#### TASK REQUIREMENTS:
Copy each line of the listing below that contains the string "stone". Case counts.

#### RECORD SET:
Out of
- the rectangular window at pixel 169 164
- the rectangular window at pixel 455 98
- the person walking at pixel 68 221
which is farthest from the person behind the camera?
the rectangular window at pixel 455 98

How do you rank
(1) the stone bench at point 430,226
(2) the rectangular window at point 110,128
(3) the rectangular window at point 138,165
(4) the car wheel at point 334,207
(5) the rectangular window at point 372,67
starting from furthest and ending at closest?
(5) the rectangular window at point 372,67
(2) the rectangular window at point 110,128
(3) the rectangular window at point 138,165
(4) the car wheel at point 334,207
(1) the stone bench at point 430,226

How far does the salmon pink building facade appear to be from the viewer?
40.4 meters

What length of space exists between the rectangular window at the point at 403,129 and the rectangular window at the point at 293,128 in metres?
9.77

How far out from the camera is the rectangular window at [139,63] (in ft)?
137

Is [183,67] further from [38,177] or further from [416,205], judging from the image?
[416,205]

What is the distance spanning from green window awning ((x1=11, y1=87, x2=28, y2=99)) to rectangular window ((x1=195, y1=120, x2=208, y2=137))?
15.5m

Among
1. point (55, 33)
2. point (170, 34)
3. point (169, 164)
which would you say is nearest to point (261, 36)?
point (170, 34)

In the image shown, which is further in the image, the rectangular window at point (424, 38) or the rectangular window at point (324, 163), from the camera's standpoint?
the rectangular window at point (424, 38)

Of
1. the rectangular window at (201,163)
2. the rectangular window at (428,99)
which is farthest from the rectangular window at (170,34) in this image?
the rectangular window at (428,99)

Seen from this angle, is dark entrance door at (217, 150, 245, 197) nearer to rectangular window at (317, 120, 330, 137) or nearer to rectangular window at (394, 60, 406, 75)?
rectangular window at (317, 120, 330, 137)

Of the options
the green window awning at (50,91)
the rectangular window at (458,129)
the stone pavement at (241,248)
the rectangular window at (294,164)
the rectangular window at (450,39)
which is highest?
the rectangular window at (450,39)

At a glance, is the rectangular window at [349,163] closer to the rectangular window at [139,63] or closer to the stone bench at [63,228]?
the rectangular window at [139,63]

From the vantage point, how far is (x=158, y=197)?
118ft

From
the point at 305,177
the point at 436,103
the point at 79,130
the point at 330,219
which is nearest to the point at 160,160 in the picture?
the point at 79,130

#### SOLUTION:
(1) the stone bench at point 430,226
(1) the stone bench at point 430,226
the stone pavement at (241,248)
At a glance, is the rectangular window at [349,163] closer to the rectangular window at [139,63] or closer to the stone bench at [63,228]?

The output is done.